Extract Text from PDF in Python

Extract Text from PDF

Text and Images are among the widely used objects within PDF documents and we may stumble upon a requirement to extract useful content from PDF documents. This scenario also becomes useful when we need to compare the selected text among multiple documents. Or, we have a requirement to bulk extract selected text and save it to another system/format. In this article, we are going to discuss the steps on how to extract text from PDF in Python.

PDF Processing SDK

As the scope of this article is towards Python programming language, so we are going to use Aspose.PDF Cloud SDK for Python.

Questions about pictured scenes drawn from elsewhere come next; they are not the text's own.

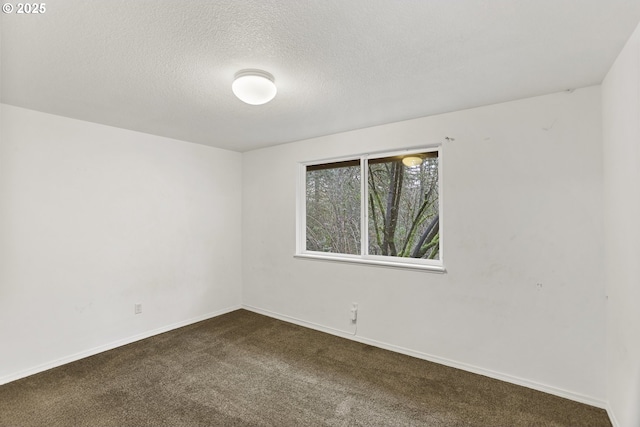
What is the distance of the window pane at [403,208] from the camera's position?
9.85 ft

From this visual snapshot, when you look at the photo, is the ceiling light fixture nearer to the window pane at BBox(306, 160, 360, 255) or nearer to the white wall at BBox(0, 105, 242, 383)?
the window pane at BBox(306, 160, 360, 255)

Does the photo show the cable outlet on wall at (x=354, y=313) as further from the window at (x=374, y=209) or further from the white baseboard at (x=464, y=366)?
the window at (x=374, y=209)

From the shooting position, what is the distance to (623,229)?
178cm

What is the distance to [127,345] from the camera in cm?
315

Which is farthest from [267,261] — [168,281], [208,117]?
[208,117]

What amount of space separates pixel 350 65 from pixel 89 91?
6.44 ft

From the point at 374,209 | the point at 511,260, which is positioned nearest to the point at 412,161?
the point at 374,209

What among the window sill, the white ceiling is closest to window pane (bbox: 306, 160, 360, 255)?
the window sill

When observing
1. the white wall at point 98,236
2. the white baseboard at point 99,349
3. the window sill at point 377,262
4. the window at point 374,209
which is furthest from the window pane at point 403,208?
the white baseboard at point 99,349

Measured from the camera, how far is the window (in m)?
3.02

It is a wrapper around Aspose.PDF Cloud API. Please note that the REST architecture of Aspose.PDF Cloud enables you to access the API on any platform i.e. Desktop, Mobile, Web, Hybrid, etc, so you can leverage the PDF processing capabilities on a platform of your choice. Now in order to use the Python SDK, the first step is the installation. It is available for free download over PIP and GitHub repository. Now execute the following command on the terminal/command prompt to install the latest version of SDK on the system.

 pip install asposepdfcloud

PyCharm IDE

If you are using PyCharm IDE, you may directly add the SDK as a dependency in your project.

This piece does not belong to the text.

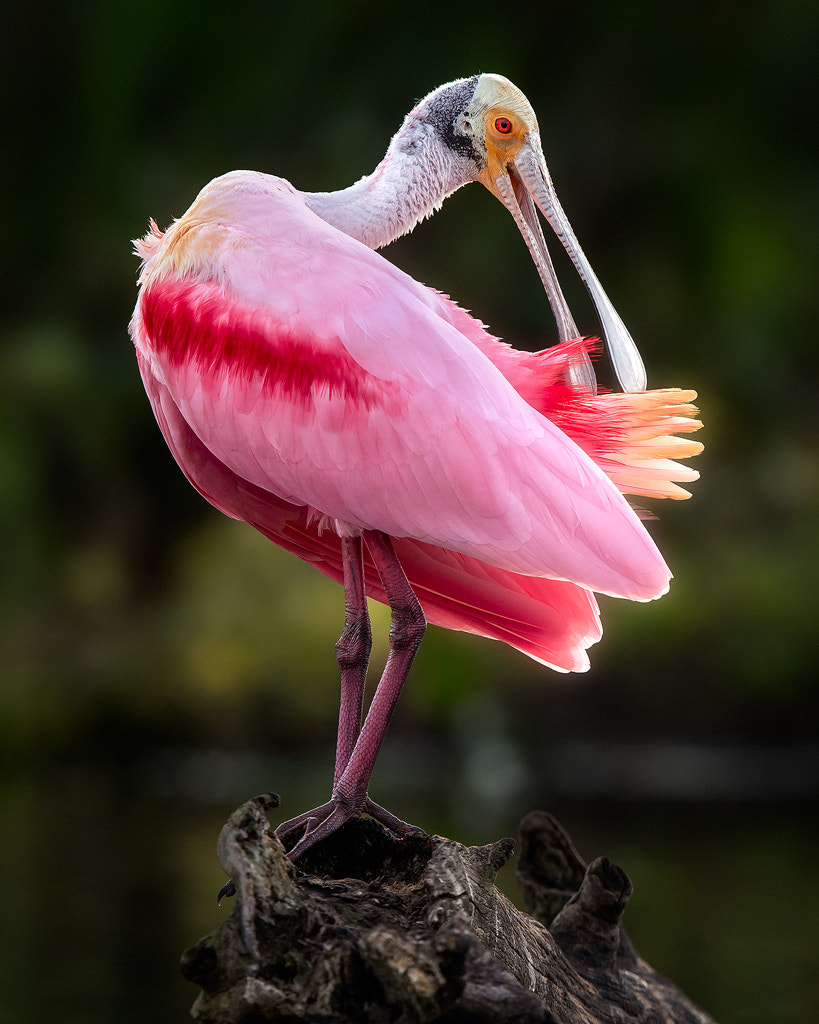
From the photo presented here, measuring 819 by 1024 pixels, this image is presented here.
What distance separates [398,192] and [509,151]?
9.3 inches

File -> Settings -> Project -> Python Interpreter -> asposepdfcloud

Image 1:- PyCharm settings option.
Image 2:- Aspose.Pdf Cloud Python Package.

Free Cloud Dashboard Account

After the installation, the next major step is a free subscription to our cloud services via Aspose.Cloud dashboard. The purpose of this subscription is to only allow authorized persons to access our file processing services. If you have GitHub or Google account, simply Sign Up or, click on the Create a new Account button and provide the required information. Now login to the dashboard using credentials and expand the Applications section from the dashboard and scroll down towards the Client Credentials section to see Client ID and Client Secret details.

Client credentials
Image 3:- Client Credentials on Aspose.Cloud Dashboard.

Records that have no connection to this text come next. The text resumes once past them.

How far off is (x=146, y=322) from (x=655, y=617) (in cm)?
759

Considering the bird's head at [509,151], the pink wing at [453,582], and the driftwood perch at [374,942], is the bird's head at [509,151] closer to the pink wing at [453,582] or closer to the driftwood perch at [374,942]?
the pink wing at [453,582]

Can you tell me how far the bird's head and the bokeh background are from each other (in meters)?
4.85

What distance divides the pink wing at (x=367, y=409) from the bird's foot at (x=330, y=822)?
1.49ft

Extract Text from PDF in Python

Please follow the instructions given below to extract Text from PDF documents using Python SDK.

  • Firstly, we need to create an instance of ApiClient class while providing Client ID Client Secret as arguments
  • Secondly, create an instance of PdfApi class which takes ApiClient object as input argument
  • Now call the method get_text(..) while providing LLX, LLY, URX, URY coordinates information
Text extract preview
Image 4:- Text extract preview.

In case you need to extract the text from a specific page of the document, please try using GetPageText API which takes pageNumber as an argument.

Extract Text using cURL Command

Since Aspose.PDF Cloud is built according to REST architecture, so it can easily be accessed via cURL commands. In this section, we are going to use the cURL command for text extraction. Please note that a pre-requisite here is to generate a JSON Web Token (JWT) based on your individual client credentials specified over Aspose.Cloud dashboard. It is mandatory because our APIs are only accessible to registered users. Please execute the following command to generate the JWT token.

curl -v "https://api.aspose.cloud/connect/token" \
-X POST \
-d "grant_type=client_credentials&client_id=bbf94a2c-6d7e-4020-b4d2-b9809741374e&client_secret=1c9379bb7d701c26cc87e741a29987bb" \
-H "Content-Type: application/x-www-form-urlencoded" \
-H "Accept: application/json"

Once we have the JWT token, we can use the following command to extract text from a PDF file and save it as a plain text file on the local drive.

curl -v -X GET "https://api.aspose.cloud/v3.0/pdf/awesomeTable.pdf/text?splitRects=true&LLX=0&LLY=0&URX=800&URY=800" \
-H  "accept: application/json" \
-H  "authorization: Bearer <JWT Token>" \
-o Extracted.txt

The sample used in the above example can be downloaded from awesomeTable.pdf.

Conclusion

In this article, we have discussed the steps and related details on how to extract the text from a PDF file using Python SDK and via the cURL command. Under the free cloud subscription account, you can perform up to 150 document conversion/processing requests under a free license and once you are satisfied with our services, you may opt for a license subscription which can be as low as $0.005 / API call.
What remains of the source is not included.